Begin with the line in which "site MAD_S1_MAD04, 3-frame burst." appears and end with the final line of the entries. Retype each one exactly and add nothing.

-----

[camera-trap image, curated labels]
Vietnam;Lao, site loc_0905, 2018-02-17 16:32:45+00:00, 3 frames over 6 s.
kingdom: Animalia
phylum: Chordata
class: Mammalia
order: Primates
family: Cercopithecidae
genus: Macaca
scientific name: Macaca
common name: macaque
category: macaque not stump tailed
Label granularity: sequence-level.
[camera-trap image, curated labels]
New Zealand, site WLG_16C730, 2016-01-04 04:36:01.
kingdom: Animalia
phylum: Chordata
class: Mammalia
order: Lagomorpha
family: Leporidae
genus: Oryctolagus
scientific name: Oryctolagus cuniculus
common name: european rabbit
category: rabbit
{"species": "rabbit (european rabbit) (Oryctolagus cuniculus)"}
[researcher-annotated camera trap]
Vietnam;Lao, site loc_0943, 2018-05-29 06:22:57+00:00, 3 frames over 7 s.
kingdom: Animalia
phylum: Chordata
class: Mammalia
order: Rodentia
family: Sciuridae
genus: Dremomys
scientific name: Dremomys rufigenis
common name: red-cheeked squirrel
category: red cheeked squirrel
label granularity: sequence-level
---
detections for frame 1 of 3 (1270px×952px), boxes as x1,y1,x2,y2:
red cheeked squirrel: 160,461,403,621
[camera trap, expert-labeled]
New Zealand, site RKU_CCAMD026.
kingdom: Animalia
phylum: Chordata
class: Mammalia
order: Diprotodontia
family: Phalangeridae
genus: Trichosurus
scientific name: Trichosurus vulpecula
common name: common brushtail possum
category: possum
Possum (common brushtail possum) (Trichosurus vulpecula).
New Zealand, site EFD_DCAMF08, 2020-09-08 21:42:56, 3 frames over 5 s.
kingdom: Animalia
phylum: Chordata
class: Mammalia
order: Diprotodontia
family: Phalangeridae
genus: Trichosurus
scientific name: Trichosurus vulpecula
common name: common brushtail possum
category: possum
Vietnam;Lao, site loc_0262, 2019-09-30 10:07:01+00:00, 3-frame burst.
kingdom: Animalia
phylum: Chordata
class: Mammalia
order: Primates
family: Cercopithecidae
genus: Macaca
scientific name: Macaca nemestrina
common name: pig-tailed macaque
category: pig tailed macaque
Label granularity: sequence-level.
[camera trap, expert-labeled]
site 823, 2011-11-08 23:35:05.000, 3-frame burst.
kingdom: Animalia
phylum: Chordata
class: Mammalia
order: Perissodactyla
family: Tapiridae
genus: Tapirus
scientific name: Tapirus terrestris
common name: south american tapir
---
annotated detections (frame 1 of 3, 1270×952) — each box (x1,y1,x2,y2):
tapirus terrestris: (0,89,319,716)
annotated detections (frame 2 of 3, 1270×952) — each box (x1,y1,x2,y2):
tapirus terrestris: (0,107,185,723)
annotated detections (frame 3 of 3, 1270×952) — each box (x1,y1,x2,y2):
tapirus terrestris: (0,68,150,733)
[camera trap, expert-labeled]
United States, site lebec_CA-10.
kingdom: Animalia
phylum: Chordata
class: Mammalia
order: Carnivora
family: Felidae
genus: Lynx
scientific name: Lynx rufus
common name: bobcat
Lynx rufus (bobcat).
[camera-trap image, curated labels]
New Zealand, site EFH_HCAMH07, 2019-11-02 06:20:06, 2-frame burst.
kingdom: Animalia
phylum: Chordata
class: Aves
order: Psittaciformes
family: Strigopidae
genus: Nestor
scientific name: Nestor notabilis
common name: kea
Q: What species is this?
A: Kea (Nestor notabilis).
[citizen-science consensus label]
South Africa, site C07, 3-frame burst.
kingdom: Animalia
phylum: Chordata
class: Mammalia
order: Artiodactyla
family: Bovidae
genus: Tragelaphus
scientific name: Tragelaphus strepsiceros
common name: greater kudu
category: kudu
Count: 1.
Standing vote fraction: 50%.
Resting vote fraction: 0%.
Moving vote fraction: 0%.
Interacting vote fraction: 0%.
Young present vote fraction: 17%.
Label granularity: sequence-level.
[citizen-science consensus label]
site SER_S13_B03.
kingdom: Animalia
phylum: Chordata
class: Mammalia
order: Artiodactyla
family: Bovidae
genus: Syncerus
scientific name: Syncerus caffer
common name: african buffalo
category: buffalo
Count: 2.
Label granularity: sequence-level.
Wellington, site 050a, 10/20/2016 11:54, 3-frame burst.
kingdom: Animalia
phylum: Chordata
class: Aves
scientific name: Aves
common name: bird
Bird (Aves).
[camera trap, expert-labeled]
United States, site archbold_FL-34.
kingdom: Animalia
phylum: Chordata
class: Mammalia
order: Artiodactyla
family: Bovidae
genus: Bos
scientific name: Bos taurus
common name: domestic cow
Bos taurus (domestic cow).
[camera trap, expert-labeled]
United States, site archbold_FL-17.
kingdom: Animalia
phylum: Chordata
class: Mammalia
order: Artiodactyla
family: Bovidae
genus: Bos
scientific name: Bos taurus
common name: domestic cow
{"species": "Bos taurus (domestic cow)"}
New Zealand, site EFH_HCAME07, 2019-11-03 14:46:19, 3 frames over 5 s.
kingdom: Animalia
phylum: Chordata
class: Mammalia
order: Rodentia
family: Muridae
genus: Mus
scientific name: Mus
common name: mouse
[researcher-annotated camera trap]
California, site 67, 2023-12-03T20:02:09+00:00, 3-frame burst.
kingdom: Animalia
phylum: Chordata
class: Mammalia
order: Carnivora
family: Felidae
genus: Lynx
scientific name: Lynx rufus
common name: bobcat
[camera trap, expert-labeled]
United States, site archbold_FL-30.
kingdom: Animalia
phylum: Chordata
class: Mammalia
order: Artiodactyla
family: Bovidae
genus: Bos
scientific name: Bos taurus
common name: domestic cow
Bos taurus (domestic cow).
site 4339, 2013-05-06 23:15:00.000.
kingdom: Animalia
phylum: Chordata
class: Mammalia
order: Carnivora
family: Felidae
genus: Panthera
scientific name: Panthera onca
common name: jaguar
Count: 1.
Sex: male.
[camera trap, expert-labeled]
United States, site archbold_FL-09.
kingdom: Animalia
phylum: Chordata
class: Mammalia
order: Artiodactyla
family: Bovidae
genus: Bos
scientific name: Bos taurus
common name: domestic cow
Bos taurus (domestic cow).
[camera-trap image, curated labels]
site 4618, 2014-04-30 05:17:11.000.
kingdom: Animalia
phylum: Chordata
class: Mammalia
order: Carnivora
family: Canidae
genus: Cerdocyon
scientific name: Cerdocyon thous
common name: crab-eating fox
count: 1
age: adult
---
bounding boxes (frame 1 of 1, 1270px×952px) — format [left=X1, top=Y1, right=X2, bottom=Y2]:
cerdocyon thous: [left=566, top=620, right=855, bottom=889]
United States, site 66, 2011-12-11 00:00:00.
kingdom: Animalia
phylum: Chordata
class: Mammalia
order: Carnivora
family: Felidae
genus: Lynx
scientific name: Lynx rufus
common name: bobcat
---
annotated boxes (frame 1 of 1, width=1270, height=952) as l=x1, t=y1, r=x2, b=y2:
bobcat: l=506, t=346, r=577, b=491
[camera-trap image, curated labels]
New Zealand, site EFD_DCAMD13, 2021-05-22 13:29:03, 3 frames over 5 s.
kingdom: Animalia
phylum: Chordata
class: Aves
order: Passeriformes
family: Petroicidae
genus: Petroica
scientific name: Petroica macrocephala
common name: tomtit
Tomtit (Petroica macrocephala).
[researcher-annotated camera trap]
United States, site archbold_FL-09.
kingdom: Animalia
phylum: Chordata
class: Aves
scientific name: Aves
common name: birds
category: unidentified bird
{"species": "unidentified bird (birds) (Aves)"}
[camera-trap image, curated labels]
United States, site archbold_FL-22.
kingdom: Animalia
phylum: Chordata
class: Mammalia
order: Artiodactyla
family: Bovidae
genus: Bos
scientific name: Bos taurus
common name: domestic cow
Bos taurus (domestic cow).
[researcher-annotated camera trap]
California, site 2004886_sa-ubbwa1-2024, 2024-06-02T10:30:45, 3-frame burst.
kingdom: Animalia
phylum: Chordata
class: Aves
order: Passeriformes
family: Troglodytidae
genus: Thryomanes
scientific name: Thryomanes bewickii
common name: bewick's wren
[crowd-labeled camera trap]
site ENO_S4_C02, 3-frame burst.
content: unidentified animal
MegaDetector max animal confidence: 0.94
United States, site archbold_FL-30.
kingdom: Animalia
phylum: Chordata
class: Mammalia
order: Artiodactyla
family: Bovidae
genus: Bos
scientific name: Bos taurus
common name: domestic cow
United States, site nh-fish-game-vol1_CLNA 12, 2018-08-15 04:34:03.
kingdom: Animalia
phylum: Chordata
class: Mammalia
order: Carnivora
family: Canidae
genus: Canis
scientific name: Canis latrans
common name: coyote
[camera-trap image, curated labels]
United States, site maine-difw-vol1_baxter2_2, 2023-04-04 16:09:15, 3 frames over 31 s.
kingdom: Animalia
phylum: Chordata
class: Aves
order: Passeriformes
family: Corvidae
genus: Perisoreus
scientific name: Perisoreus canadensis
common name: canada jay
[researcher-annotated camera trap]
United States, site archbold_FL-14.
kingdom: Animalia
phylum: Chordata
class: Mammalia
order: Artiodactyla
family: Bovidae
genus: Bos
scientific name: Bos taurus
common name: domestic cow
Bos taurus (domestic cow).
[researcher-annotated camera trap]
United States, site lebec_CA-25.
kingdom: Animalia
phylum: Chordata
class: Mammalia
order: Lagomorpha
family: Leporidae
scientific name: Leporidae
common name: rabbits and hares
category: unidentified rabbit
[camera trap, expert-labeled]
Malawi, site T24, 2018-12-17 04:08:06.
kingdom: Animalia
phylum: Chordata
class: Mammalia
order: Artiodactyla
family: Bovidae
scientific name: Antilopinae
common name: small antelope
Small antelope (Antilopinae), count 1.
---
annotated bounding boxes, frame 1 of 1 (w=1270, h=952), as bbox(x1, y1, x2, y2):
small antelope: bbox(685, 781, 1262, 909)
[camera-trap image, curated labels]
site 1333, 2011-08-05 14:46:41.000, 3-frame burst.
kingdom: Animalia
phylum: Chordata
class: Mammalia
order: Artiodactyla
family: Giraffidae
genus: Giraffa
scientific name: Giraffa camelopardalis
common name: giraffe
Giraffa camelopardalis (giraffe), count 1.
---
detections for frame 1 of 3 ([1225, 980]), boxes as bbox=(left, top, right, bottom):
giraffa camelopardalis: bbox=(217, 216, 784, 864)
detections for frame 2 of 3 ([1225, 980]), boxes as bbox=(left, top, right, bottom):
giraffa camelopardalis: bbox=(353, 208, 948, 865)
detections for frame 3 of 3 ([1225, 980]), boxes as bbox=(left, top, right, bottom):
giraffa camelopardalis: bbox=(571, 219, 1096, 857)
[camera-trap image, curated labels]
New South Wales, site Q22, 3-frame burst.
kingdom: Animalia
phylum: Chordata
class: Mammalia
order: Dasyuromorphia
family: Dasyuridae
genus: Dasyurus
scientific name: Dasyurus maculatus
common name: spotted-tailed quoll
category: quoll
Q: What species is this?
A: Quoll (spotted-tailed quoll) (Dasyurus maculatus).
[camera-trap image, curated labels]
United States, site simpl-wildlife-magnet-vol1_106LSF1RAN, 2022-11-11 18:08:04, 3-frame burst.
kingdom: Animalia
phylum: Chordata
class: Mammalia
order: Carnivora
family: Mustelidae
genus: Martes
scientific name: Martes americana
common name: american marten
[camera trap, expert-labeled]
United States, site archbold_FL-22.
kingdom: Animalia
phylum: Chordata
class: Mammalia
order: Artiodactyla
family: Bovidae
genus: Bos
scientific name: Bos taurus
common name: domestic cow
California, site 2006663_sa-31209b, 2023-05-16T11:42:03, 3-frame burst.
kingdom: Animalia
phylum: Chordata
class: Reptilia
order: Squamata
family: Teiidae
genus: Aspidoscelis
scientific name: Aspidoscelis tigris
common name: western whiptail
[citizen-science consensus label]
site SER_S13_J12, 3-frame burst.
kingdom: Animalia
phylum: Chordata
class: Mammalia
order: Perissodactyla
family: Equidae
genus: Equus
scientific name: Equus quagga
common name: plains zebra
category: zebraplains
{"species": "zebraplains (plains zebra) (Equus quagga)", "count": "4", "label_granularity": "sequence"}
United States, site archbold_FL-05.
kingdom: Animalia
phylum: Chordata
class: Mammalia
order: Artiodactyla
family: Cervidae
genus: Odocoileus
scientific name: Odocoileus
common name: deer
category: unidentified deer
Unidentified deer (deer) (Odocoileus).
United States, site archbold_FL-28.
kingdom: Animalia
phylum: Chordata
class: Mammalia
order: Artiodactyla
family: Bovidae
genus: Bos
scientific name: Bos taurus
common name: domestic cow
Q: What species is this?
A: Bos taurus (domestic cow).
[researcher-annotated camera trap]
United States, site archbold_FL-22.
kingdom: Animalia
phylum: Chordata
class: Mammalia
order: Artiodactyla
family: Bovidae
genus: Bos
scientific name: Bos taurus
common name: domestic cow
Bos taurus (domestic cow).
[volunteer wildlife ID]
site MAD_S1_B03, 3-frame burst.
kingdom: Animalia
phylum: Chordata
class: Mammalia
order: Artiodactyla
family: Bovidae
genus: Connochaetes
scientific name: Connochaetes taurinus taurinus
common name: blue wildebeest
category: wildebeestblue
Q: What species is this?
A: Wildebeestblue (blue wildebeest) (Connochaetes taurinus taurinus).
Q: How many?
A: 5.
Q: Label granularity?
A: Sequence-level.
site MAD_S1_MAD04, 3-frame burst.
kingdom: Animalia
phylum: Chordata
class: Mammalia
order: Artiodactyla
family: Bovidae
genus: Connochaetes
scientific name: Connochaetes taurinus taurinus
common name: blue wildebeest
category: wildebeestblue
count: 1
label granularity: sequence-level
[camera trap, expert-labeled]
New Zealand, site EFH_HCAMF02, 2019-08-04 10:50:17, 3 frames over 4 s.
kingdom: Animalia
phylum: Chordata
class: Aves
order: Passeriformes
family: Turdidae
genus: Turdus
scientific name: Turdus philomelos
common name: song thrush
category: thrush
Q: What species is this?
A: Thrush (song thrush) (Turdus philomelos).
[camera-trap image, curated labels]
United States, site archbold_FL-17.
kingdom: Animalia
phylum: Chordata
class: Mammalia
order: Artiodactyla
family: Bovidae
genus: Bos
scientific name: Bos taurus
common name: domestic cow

-----

■ Task answer
site MAD_S1_MAD04, 3-frame burst.
kingdom: Animalia
phylum: Chordata
class: Mammalia
order: Artiodactyla
family: Bovidae
genus: Connochaetes
scientific name: Connochaetes taurinus taurinus
common name: blue wildebeest
category: wildebeestblue
count: 1
label granularity: sequence-level
[camera trap, expert-labeled]
New Zealand, site EFH_HCAMF02, 2019-08-04 10:50:17, 3 frames over 4 s.
kingdom: Animalia
phylum: Chordata
class: Aves
order: Passeriformes
family: Turdidae
genus: Turdus
scientific name: Turdus philomelos
common name: song thrush
category: thrush
Q: What species is this?
A: Thrush (song thrush) (Turdus philomelos).
[camera-trap image, curated labels]
United States, site archbold_FL-17.
kingdom: Animalia
phylum: Chordata
class: Mammalia
order: Artiodactyla
family: Bovidae
genus: Bos
scientific name: Bos taurus
common name: domestic cow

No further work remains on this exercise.